#### TEXTE ####

Spécialisée en portraits d’animaux, la photographe Luisa Maria Stagno vient d’ouvrir son studio au 1535° à Differdange, et mène en parallèle plusieurs projets consacrés aux pigeons.
Alors que, petite, elle chipait déjà l’appareil compact de sa tante pour capturer les images de sa Colombie natale, à 34 ans, cette jeune artiste, luxembourgeoise d’adoption, a désormais son propre studio de photographie.
Si elle a fini par faire de sa passion pour les animaux domestiques et sauvages son métier, elle a mis du temps à embrasser une carrière artistique.
À l’occasion de la sortie de son livre «La fascinante histoire du pigeon de rue» publié en novembre, Luisa Maria Stagno partage avec nous un café – colombien, quoi d’autre? – son parcours atypique et les projets qui bouillonnent dans sa tête.
D’où vient votre lien si fort avec les animaux ?
Luisa Maria Stagno : J’ai grandi en Colombie entourée d’animaux, poules, chiens, chats, canaris. Là-bas, il y a beaucoup de chiens abandonnés dans les rues.
Je ne sortais jamais sans un paquet de croquettes dans mon sac à dos. Du plus loin que je me souvienne, j’ai toujours ressenti cette sensibilité qui me rapprochait des animaux.

####

> **EXERCICES**
**a.** Ces affirmations concordent-elles avec le texte sur Luisa Maria Stagno ? (i) Son studio se trouve à Differdange. (ii) Son livre a été publié en octobre. (iii) Elle a 34 ans. Répondez par oui ou non, en citant à chaque fois les mots décisifs du texte.
**b.** D'après le texte sur Luisa Maria Stagno :
(i) Quel est le titre de son livre ?
(ii) De quels animaux était-elle entourée pendant son enfance en Colombie ?
(iii) Qu'avait-elle toujours dans son sac à dos quand elle sortait ?
**c.** Modifiez le passage du texte sur Luisa Maria Stagno commençant par « Je ne sortais » et se terminant par « rapprochait des animaux. », en remplaçant « croquettes » par « friandises ».

#### ENTRÉES FOURNIES ####

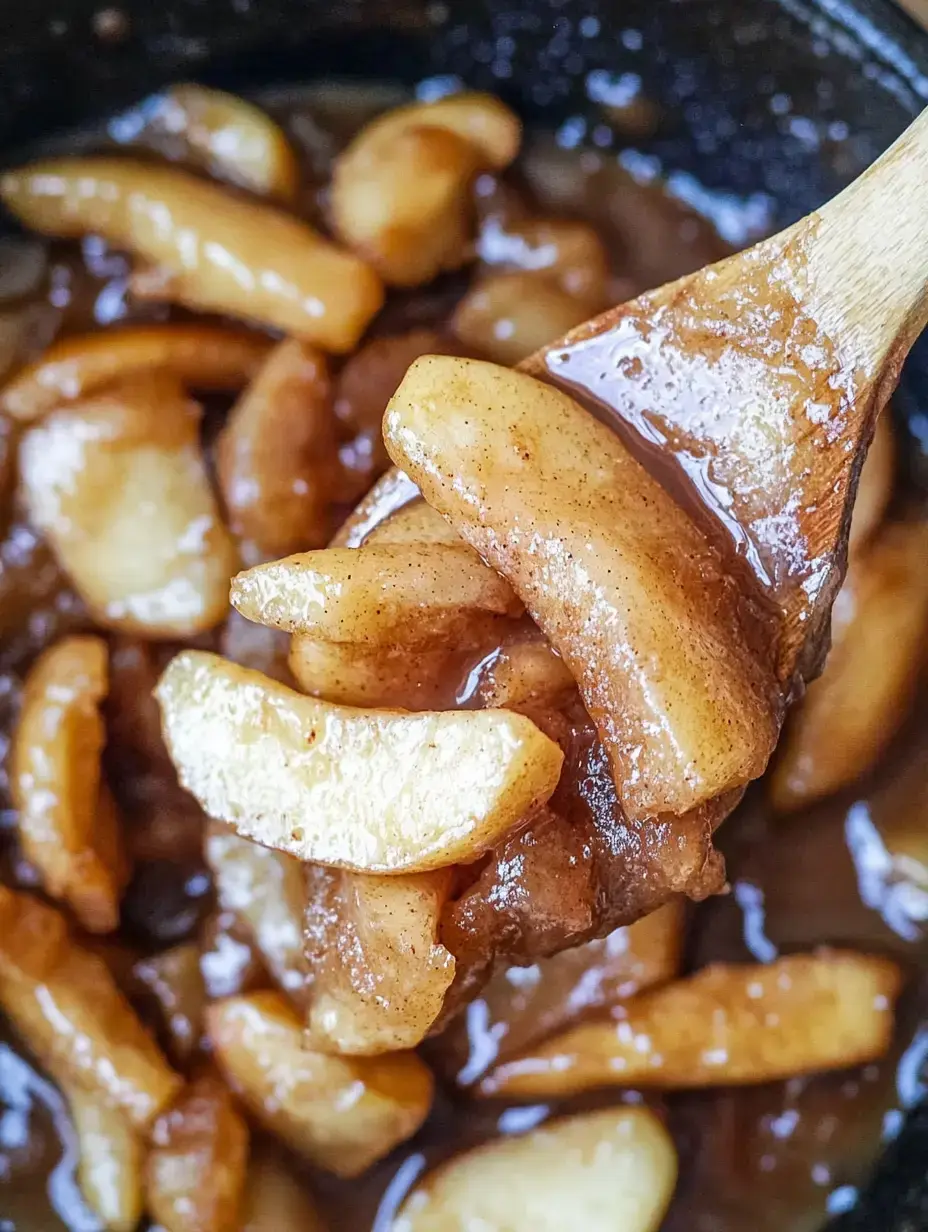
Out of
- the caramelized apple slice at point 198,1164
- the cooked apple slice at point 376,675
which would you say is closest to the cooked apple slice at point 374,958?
the cooked apple slice at point 376,675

####

> **CORRIGÉ**
**a.**
(i) Oui : « vient d’ouvrir son studio au 1535° à Differdange ».
(ii) Non : « publié en novembre ».
(iii) Oui : « à 34 ans ».

**b.**
(i) «La fascinante histoire du pigeon de rue».
(ii) De poules, de chiens, de chats et de canaris.
(iii) Un paquet de croquettes.

**c.**
Je ne sortais jamais sans un paquet de friandises dans mon sac à dos. Du plus loin que je me souvienne, j’ai toujours ressenti cette sensibilité qui me rapprochait des animaux.